The use of saliva for the diagnosis of SARS-CoV-2 has shown to be a good alternative to nasopharyngeal swabs (NPS), since it permits self-collection, avoids the exposure of healthy persons to infected patients, reduces waiting times, eliminates the need of personal protective equipment and is non-invasive. Yet current saliva testing is still expensive due to the need of specialized tubes containing buffers to stabilize the RNA of SARS-CoV-2 and inactivate the virus. These tubes are expensive and not always accessible in sufficient quantities.
We now developed an alternative saliva testing method, using TRIzol for extraction, viral inactivation, and storage of SARS-CoV-2 RNA, combined with RT-qPCR, which was comparable in its performance to NPS. Paired saliva samples and NPS were taken from 15 asymptomatic healthcare workers and one patient with SARS-CoV-2. Further 13 patients with SARS-CoV-2 were only saliva-tested. All the tests were performed according to CDC 2019-Novel Coronavirus (2019-nCoV) Real-Time RT-PCR Diagnostic Panel. Saliva (4 mL) was taken in sterile 50 mL tubes, 1.5 mL TRIzol were added and mixed. Our results show that 5 μL of saliva RNA extracted with TRIzol allow for an adequate detection of the virus in patients positive for SARS-CoV-2 and was equally sensitive to NPS in TRIzol.

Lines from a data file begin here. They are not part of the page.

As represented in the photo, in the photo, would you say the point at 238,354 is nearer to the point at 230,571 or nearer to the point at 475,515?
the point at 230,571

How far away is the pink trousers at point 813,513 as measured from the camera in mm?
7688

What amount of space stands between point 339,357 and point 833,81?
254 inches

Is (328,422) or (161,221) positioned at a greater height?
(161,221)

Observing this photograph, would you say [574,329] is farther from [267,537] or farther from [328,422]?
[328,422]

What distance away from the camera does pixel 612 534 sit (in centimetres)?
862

We conclude that saliva testing using TRIzol is a recommendable method for diagnosis of SARS-CoV-2 since it has several advantages over currently used saliva tests: it can be done with normal sterile tubes, does not need cold-chain handling, is stable at room temperature, is non-invasive and less costly, making it more accessible for low-income countries. Cheaper saliva testing GENPRICE GENTAUR using TRIzol is especially relevant for low-income countries to optimize diagnosis and help define quarantine durations for families, healthcare workers, schools, and other public workplaces, thus decreasing infections and mortality caused by SARS-CoV-2.